REQUIRED ACTION> All lines of the records below that contain the word "federal" must be listed.

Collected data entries
+ + + + + + +
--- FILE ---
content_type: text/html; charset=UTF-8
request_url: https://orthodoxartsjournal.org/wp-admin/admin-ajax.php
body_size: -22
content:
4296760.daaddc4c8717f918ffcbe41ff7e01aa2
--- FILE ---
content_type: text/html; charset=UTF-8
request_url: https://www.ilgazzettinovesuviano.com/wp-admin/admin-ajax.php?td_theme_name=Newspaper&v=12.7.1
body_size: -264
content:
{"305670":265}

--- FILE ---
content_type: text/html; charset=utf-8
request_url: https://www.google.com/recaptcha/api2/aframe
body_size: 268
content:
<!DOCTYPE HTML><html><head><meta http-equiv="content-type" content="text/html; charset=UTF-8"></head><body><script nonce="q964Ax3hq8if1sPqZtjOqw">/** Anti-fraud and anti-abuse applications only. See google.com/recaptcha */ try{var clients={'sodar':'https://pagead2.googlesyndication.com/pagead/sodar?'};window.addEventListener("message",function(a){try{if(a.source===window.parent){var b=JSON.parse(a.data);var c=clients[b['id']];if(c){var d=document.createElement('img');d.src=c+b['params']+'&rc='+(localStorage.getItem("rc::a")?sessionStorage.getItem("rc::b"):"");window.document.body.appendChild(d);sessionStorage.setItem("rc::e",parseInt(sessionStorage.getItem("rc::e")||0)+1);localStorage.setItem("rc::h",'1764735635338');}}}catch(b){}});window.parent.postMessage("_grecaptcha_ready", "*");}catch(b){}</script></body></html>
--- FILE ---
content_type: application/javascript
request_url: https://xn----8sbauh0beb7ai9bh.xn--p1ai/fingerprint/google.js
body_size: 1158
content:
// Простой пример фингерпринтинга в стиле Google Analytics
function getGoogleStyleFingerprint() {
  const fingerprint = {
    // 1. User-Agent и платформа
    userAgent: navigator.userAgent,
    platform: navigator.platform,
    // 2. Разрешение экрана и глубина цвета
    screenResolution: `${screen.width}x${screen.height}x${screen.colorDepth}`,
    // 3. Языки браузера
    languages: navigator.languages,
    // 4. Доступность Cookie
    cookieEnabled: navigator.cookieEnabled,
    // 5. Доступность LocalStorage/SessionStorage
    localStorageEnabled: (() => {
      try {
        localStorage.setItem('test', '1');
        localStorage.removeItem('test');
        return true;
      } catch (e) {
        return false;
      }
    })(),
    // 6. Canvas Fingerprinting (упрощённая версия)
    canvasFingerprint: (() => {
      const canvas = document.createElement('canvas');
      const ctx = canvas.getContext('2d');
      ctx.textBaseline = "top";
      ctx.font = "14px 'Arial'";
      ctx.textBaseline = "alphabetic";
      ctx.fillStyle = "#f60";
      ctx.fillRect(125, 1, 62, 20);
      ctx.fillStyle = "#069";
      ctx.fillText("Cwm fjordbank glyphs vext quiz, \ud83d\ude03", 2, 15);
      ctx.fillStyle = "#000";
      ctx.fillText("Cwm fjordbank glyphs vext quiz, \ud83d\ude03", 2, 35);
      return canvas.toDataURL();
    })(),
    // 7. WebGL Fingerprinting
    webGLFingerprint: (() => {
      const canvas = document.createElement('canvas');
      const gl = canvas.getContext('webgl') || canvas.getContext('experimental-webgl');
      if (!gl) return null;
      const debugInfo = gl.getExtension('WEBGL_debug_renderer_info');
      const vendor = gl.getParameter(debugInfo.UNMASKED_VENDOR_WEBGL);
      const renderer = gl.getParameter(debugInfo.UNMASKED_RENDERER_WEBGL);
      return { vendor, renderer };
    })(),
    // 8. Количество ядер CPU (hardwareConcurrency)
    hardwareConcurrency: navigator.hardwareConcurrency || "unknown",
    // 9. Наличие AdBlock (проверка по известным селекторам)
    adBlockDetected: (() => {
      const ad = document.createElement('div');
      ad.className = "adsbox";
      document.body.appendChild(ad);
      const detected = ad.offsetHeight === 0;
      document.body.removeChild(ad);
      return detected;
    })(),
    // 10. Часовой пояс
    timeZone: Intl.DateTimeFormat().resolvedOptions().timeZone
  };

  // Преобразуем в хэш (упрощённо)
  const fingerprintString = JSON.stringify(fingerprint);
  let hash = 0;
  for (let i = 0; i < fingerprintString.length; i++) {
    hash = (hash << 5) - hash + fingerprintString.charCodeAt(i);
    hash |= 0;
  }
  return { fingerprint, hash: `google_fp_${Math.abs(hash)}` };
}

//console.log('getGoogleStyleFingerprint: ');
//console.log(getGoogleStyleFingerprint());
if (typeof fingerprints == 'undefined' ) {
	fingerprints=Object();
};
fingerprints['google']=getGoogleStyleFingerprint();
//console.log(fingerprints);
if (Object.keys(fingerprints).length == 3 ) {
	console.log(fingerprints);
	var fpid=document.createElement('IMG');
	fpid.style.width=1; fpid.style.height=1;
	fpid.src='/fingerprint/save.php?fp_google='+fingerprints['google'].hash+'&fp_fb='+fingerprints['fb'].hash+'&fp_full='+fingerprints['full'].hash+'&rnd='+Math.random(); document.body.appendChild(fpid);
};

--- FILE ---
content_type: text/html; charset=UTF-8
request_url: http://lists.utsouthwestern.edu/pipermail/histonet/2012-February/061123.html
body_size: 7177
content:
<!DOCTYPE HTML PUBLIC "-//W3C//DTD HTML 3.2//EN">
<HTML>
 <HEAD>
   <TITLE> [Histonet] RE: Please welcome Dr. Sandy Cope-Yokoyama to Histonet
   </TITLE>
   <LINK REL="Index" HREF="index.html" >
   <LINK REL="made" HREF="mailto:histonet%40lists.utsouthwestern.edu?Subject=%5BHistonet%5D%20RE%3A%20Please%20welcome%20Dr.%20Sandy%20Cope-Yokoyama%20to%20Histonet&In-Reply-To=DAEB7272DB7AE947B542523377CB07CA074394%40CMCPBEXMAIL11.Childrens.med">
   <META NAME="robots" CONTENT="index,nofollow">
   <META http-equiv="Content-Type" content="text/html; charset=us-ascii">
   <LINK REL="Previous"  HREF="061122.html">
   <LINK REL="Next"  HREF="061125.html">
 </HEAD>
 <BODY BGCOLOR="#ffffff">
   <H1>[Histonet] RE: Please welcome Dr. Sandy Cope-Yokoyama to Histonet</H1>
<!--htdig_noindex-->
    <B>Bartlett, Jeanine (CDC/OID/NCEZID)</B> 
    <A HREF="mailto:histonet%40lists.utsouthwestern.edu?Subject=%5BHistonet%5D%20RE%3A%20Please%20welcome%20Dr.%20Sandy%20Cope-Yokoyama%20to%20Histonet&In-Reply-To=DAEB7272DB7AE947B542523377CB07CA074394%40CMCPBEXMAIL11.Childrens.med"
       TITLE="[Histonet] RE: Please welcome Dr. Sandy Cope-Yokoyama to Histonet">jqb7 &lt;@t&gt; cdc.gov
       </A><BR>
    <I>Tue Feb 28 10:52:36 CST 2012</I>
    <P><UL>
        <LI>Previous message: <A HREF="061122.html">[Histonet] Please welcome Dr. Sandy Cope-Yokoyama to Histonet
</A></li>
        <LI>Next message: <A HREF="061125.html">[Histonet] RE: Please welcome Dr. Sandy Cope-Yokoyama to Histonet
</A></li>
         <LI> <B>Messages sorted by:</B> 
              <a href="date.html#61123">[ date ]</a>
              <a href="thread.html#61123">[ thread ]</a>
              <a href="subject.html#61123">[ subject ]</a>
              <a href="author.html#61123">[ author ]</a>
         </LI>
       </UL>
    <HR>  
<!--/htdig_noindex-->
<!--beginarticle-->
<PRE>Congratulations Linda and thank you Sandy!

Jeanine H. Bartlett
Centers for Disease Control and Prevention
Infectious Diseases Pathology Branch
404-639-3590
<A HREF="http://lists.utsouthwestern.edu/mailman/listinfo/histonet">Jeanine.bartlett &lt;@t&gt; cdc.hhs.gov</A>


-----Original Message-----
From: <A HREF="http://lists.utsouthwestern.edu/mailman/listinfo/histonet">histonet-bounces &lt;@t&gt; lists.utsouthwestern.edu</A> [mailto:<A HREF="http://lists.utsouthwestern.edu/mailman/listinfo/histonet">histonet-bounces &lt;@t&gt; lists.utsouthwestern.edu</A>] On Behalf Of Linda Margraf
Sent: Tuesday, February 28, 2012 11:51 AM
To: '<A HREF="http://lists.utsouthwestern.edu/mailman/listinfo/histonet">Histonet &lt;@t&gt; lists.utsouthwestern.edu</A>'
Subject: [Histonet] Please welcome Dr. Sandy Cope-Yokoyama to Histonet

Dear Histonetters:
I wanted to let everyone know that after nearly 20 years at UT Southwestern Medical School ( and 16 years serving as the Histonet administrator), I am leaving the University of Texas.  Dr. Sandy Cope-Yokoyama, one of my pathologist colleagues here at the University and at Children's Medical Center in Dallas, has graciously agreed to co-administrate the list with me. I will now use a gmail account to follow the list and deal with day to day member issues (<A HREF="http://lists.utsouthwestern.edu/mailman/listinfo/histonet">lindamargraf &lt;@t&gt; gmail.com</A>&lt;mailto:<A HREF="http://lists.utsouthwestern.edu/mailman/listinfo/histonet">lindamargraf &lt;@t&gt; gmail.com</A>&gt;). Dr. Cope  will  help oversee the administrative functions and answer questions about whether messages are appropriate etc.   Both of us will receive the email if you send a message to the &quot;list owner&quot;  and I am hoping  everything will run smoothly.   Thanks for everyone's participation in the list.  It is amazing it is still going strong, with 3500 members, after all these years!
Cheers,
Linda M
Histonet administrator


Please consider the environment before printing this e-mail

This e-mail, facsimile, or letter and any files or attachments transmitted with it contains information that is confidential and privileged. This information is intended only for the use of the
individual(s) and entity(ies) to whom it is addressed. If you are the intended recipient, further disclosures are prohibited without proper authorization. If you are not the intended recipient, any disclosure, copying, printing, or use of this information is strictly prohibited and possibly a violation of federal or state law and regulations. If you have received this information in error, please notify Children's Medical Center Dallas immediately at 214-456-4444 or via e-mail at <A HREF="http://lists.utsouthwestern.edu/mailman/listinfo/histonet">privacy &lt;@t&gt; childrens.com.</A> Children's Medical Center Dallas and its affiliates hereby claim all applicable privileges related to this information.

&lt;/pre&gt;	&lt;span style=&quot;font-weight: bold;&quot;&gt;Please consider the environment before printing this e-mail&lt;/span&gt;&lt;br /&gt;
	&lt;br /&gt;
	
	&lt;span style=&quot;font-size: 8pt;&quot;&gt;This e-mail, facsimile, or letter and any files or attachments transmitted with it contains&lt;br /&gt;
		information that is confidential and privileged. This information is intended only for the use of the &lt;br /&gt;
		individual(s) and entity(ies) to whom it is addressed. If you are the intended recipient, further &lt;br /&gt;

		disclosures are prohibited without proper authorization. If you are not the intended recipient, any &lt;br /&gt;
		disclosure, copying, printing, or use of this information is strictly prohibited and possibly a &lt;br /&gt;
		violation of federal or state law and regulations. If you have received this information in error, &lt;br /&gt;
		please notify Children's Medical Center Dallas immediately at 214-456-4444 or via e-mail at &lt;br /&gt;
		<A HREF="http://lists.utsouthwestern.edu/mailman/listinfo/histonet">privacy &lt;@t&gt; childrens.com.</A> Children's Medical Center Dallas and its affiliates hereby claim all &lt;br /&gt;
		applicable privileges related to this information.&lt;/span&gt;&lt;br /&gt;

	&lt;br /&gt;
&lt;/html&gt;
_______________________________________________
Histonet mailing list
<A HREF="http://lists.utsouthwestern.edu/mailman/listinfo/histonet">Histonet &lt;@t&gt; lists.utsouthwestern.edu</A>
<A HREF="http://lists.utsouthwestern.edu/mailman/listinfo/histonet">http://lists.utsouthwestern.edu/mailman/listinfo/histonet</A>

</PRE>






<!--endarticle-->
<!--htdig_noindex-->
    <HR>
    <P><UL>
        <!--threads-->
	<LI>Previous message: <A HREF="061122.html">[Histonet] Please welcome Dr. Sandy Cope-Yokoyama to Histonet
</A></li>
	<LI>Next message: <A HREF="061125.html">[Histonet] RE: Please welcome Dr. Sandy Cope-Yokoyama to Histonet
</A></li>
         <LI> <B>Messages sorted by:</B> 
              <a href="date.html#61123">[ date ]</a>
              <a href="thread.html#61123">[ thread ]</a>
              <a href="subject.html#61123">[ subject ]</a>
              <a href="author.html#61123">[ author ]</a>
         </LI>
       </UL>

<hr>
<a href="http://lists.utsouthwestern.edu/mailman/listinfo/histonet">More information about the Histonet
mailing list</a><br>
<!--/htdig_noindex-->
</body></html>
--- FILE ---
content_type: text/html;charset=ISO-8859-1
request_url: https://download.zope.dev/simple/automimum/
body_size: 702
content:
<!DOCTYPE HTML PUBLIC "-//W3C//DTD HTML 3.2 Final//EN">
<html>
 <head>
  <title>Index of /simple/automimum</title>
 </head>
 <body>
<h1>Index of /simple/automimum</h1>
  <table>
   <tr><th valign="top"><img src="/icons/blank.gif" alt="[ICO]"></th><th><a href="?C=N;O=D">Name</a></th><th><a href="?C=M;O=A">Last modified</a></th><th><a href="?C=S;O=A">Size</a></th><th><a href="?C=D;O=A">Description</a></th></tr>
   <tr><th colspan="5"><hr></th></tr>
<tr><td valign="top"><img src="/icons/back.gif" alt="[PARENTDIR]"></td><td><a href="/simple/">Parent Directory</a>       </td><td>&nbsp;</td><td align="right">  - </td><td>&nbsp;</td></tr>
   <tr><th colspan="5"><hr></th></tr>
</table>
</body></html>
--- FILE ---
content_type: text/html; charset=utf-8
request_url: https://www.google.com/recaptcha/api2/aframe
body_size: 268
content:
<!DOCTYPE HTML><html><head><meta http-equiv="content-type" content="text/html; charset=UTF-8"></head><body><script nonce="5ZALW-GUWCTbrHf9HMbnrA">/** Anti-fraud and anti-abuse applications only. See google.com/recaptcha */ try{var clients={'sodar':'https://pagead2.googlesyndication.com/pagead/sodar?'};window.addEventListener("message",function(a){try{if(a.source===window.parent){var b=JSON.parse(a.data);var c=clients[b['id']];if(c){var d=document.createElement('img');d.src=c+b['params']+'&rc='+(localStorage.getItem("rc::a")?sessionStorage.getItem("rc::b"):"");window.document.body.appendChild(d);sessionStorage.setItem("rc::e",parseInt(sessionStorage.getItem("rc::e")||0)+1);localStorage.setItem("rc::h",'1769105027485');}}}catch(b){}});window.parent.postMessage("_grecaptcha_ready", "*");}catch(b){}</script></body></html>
+ + + + + + +
SOLUTION TO THE EXERCISE>
individual(s) and entity(ies) to whom it is addressed. If you are the intended recipient, further disclosures are prohibited without proper authorization. If you are not the intended recipient, any disclosure, copying, printing, or use of this information is strictly prohibited and possibly a violation of federal or state law and regulations. If you have received this information in error, please notify Children's Medical Center Dallas immediately at 214-456-4444 or via e-mail at <A HREF="http://lists.utsouthwestern.edu/mailman/listinfo/histonet">privacy &lt;@t&gt; childrens.com.</A> Children's Medical Center Dallas and its affiliates hereby claim all applicable privileges related to this information.
		violation of federal or state law and regulations. If you have received this information in error, &lt;br /&gt;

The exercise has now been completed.